EXERCISE » From the line containing "body_size: -1290" down to the last line of the data, output each line word for word and include nothing else.

PROVIDED INFORMATION »

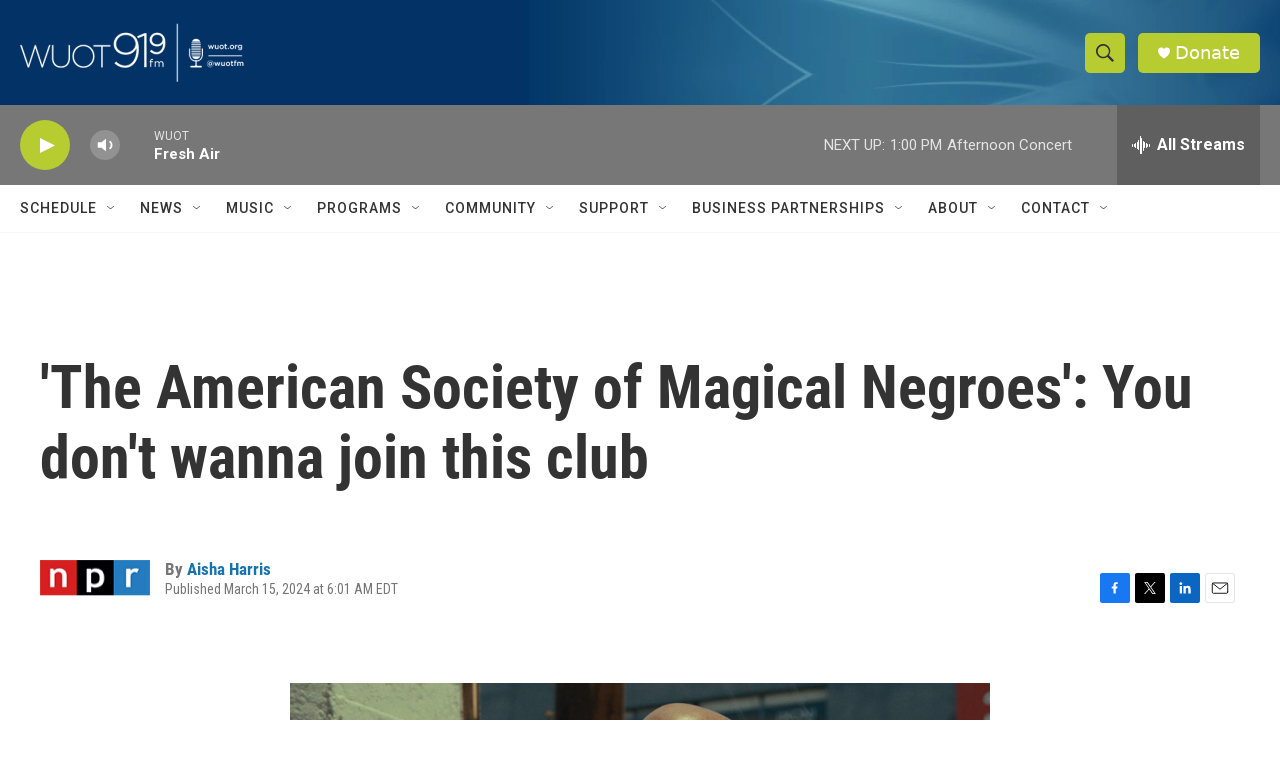

--- FILE ---
content_type: text/html; charset=utf-8
request_url: https://www.google.com/recaptcha/api2/aframe
body_size: 268
content:
<!DOCTYPE HTML><html><head><meta http-equiv="content-type" content="text/html; charset=UTF-8"></head><body><script nonce="KsZPP-KSMkMwUUbm2m3VUA">/** Anti-fraud and anti-abuse applications only. See google.com/recaptcha */ try{var clients={'sodar':'https://pagead2.googlesyndication.com/pagead/sodar?'};window.addEventListener("message",function(a){try{if(a.source===window.parent){var b=JSON.parse(a.data);var c=clients[b['id']];if(c){var d=document.createElement('img');d.src=c+b['params']+'&rc='+(localStorage.getItem("rc::a")?sessionStorage.getItem("rc::b"):"");window.document.body.appendChild(d);sessionStorage.setItem("rc::e",parseInt(sessionStorage.getItem("rc::e")||0)+1);localStorage.setItem("rc::h",'1764954276755');}}}catch(b){}});window.parent.postMessage("_grecaptcha_ready", "*");}catch(b){}</script></body></html>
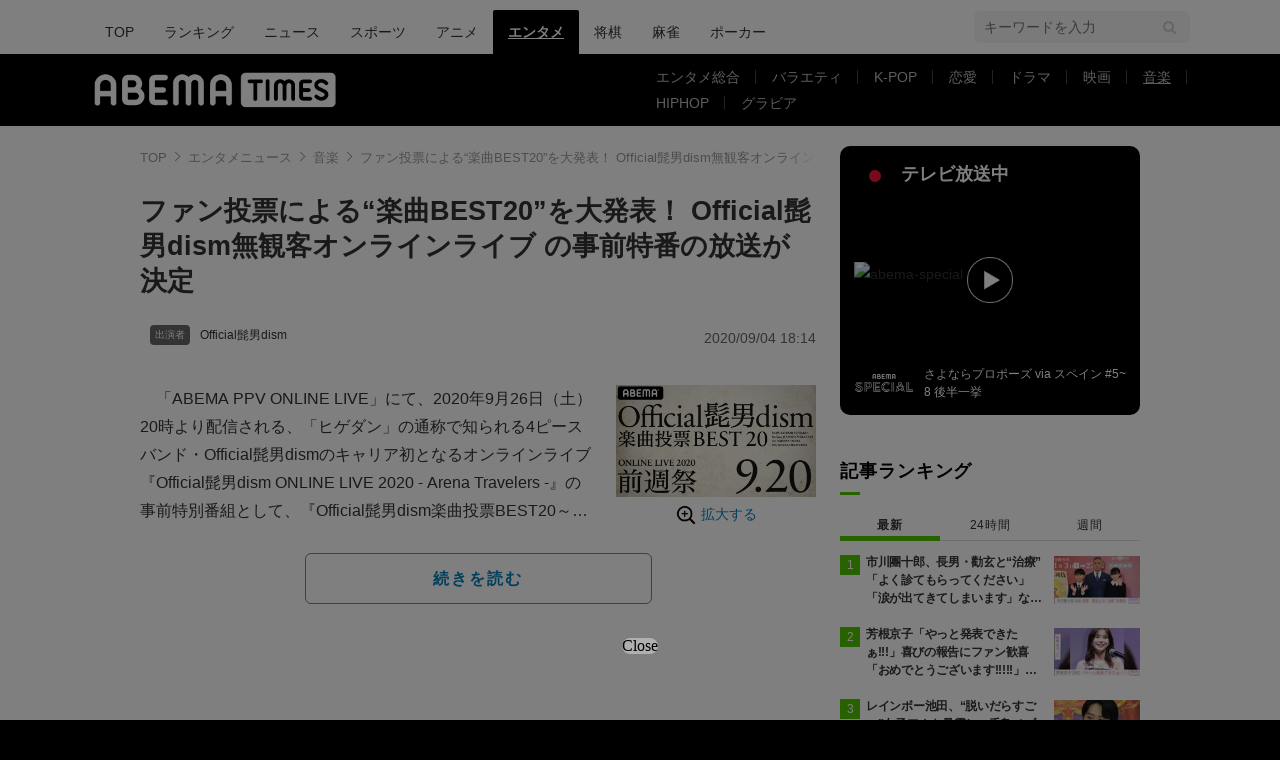

--- FILE ---
content_type: text/html; charset=utf-8
request_url: https://www.google.com/recaptcha/api2/aframe
body_size: 265
content:
<!DOCTYPE HTML><html><head><meta http-equiv="content-type" content="text/html; charset=UTF-8"></head><body><script nonce="Bs0I4h5s7EsEYAly5ixn7w">/** Anti-fraud and anti-abuse applications only. See google.com/recaptcha */ try{var clients={'sodar':'https://pagead2.googlesyndication.com/pagead/sodar?'};window.addEventListener("message",function(a){try{if(a.source===window.parent){var b=JSON.parse(a.data);var c=clients[b['id']];if(c){var d=document.createElement('img');d.src=c+b['params']+'&rc='+(localStorage.getItem("rc::a")?sessionStorage.getItem("rc::b"):"");window.document.body.appendChild(d);sessionStorage.setItem("rc::e",parseInt(sessionStorage.getItem("rc::e")||0)+1);localStorage.setItem("rc::h",'1769308263074');}}}catch(b){}});window.parent.postMessage("_grecaptcha_ready", "*");}catch(b){}</script></body></html>

--- FILE ---
content_type: application/javascript; charset=utf-8
request_url: https://fundingchoicesmessages.google.com/f/AGSKWxVa4WtkmW_iA7VgjO_k40FbNn-1ConctFJeAFIqaMvnnyotAPS5uPtbV2L2sByWLTJ-5c8GlD9QiUP4zFZycyJLZIz5UC4ctTcuJWLTLy8mSk5acx1bdLCuYKL_jJj13SovKlmOVCKJ32oZ6nzQgfADv1fe5lOKPlPuqbNPo75sFdETl0O-cn3PA0Ff/_/ad2010./ad_spot._300x250a_-amazon-ads//Ad/Oas?
body_size: -1290
content:
window['739ed8c8-f62a-4271-a62d-b4aa2b8a0f7c'] = true;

COMPLETED TASK »
body_size: -1290
content:
window['739ed8c8-f62a-4271-a62d-b4aa2b8a0f7c'] = true;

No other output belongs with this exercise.